As of January 8, 2011, FDA had received over 83,000 inspection reports since 1997, with 73 percent conducted by state feed control officials and the remainder by FDA officials. None of the over 9,200 firms handling prohibited mammalian protein products failed a recent inspection, which include renderers, feed mills, and protein blenders. FDA’s Center for Veterinary Medicine has summarized the results of ruminant feed rule inspections as of January 8, 2011, which is available at www.fda.gov/AnimalVeterinary/NewsEvents/CVMUpdates/ucm239959.htm.
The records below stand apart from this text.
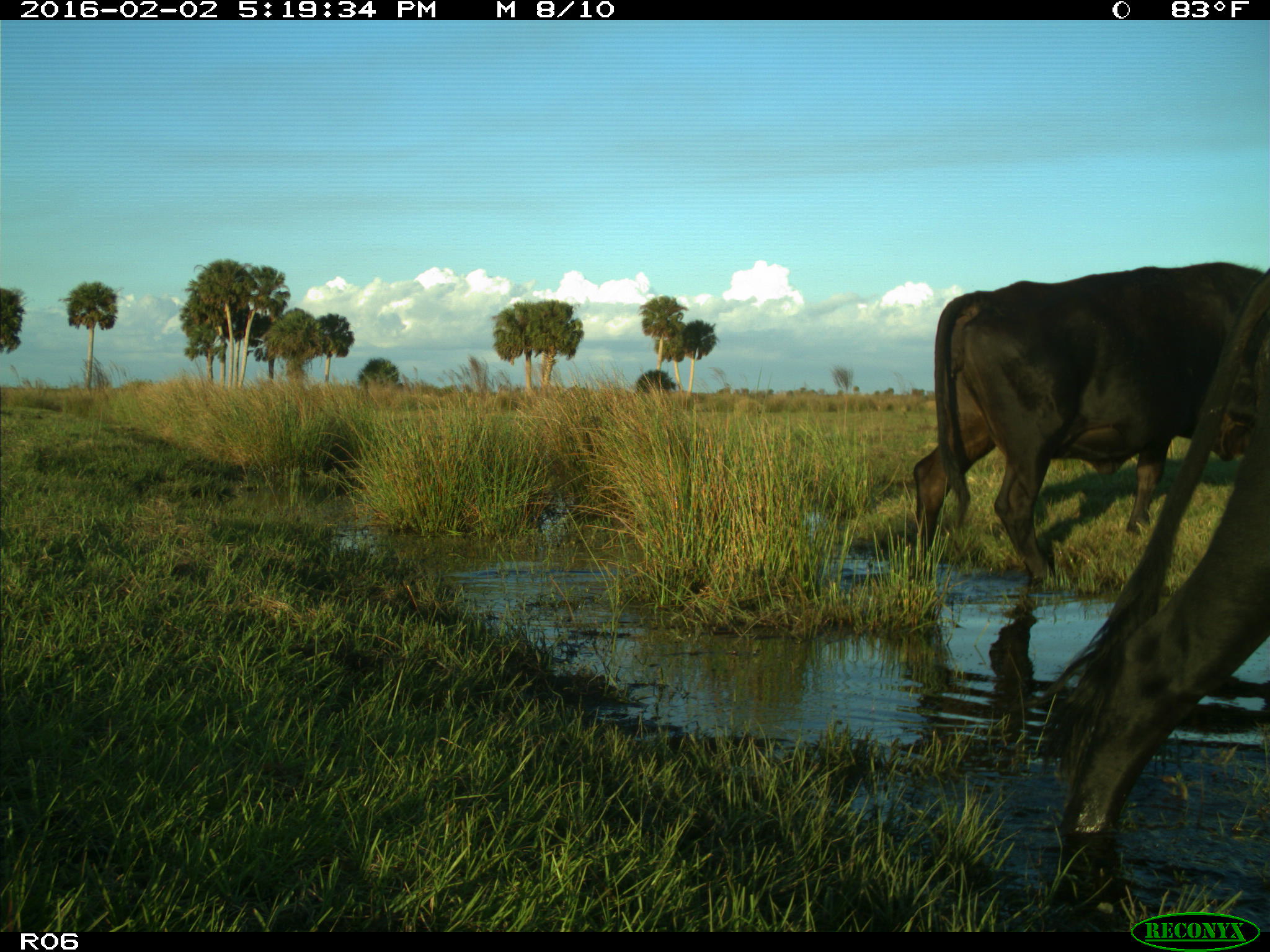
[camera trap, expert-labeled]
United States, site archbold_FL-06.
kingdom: Animalia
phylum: Chordata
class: Mammalia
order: Artiodactyla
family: Bovidae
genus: Bos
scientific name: Bos taurus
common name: domestic cow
To help prevent the establishment and amplification of bovine spongiform encephalopathy (BSE) through feed in the United States, FDA implemented a final rule that prohibits the use of most mammalian protein in feeds for ruminant animals. This rule, Title 21, Part 589.2000 of the Code of Federal Regulations (CFR), referred to as the ruminant feed ban, became effective on August 4, 1997.
A second rule, Title 21, Part 589.2001 of the CFR, called the enhanced feed ban, became effective on April 27, 2009. This rule prohibits the use of certain cattle-derived materials in all animal feed. The BSE inspection report form has been revised and is being used for determining compliance with both the ruminant feed ban and the enhanced feed ban.